We had a great time with the Russians and enjoyed their folk music later in the evening.  E made a bunch of friends and kept up with her creeper campground introductions.  This consists of her walking up to another campsite (with kids) and saying, “hi, hi, hi, hi,” until she feels comfortable enough to sit down next to the kids and start playing (whether they say hi back makes no difference).  There’s a photo below of her chilling out in a raft known as Red October.  Later in the car, E told us what was in her opinion a “hilarious story.”  She said, “Mommy, Daddy, those kids I met they said to me – you need to go back to your campsite.  But, I said, “nooooo, I don’t need to, my Daddy said I could play outside!  Hahaha, they didn’t know that my Daddy said I could play.”  3-year-old ignorance certainly is bliss.

Leaving Lake Roosevelt, we headed for the Cle Elum River in the Wenatchee National Forest, where according to a blogger I found, we would find some incredible boondocking campsites (feature photo above is from the area).  The drive into the campground was an adventure, to say the least.  Read “The Silver Bullet Returns” and this was like that except on land.  Big potholes, tight turns, creeks to drive though, bridges to cross and several trees that almost took out Tin E, the drive had it all.  By the time we made it to the campground, I was already cussing out this blogger in my mind (note to self and everyone out there – don’t trust bloggers).  It was only then that the real fun began.
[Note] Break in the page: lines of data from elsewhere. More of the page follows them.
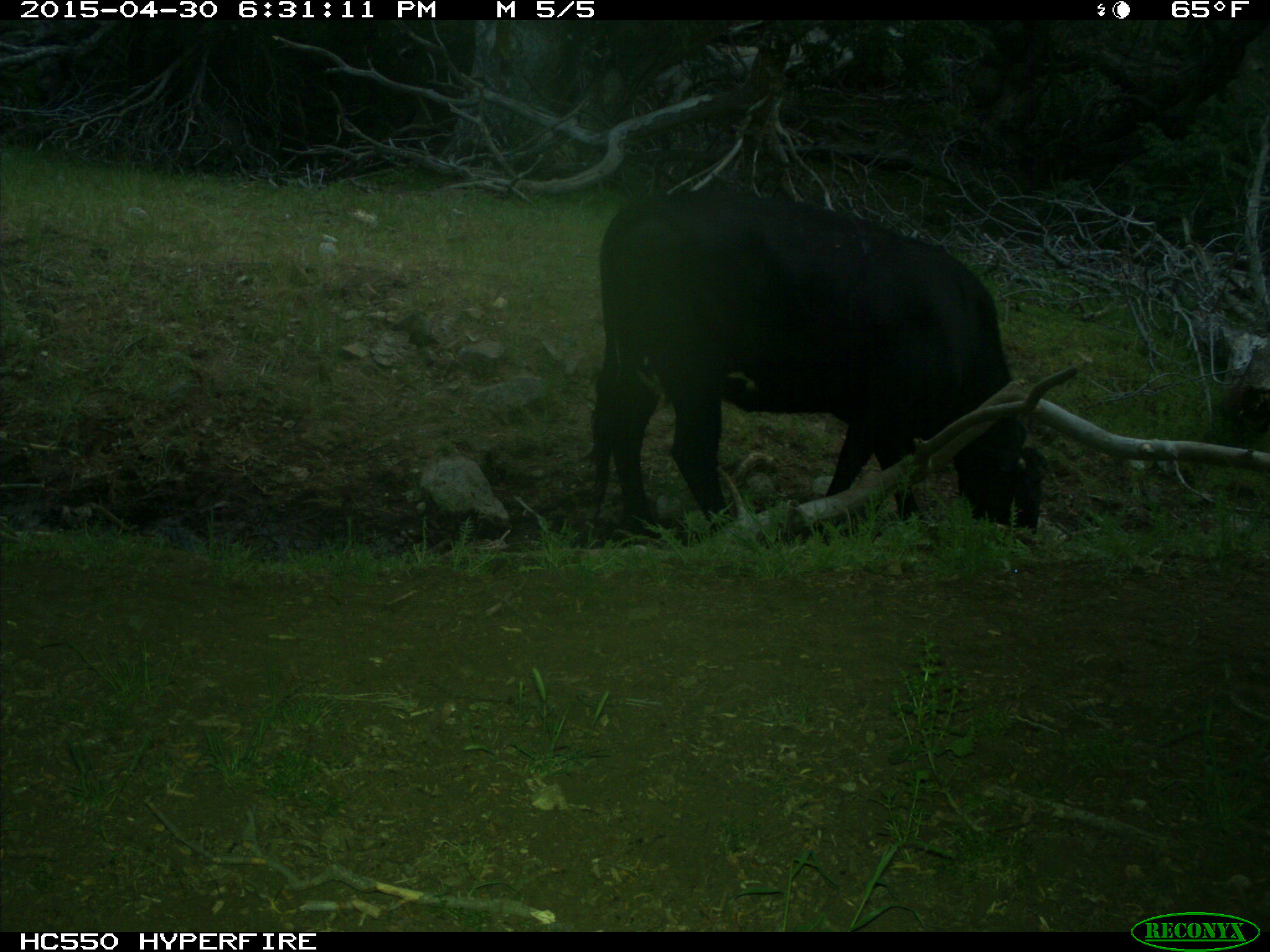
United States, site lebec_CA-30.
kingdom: Animalia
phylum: Chordata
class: Mammalia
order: Artiodactyla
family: Bovidae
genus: Bos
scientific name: Bos taurus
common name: domestic cow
You know that feeling when you go to a party, you don’t know anyone there and everyone is looking at you?  It was kinda like that.  Whereas, the previous campground was family oriented and everyone was welcoming, the vibe at this campsite wasn’t exactly warm.  The other kicker, we’re deep in the woods, off the beaten path, and this is not a regulated campground of any sort.  The area was filled with several VERY large gatherings of dudes who were there to party, hard.  Running the numbers in my head, I was guessing that at around 11pm that night there would have been 4,000 beers drunk and Tin E is sitting in the middle of the party.  If something were to go sideways, my crew consists of a 4’11 ninja, two rugrats, and one can of bear spray.  To make matters worse, as we are returning to Tin E from a walk down to the river, I see a couple of kids pointing a .22 rifle towards us.  Wtf!?  Turns out they were aiming at some cans, but that didn’t do anything to calm the nerves.  Check please!  Just like Bo and Luke Duke, we slid across the hood of our truck and got Tin E out of there.  The campground about a half mile away wasn’t scenic, but it ensured us an uneventful night.  Bloggers can go to hell.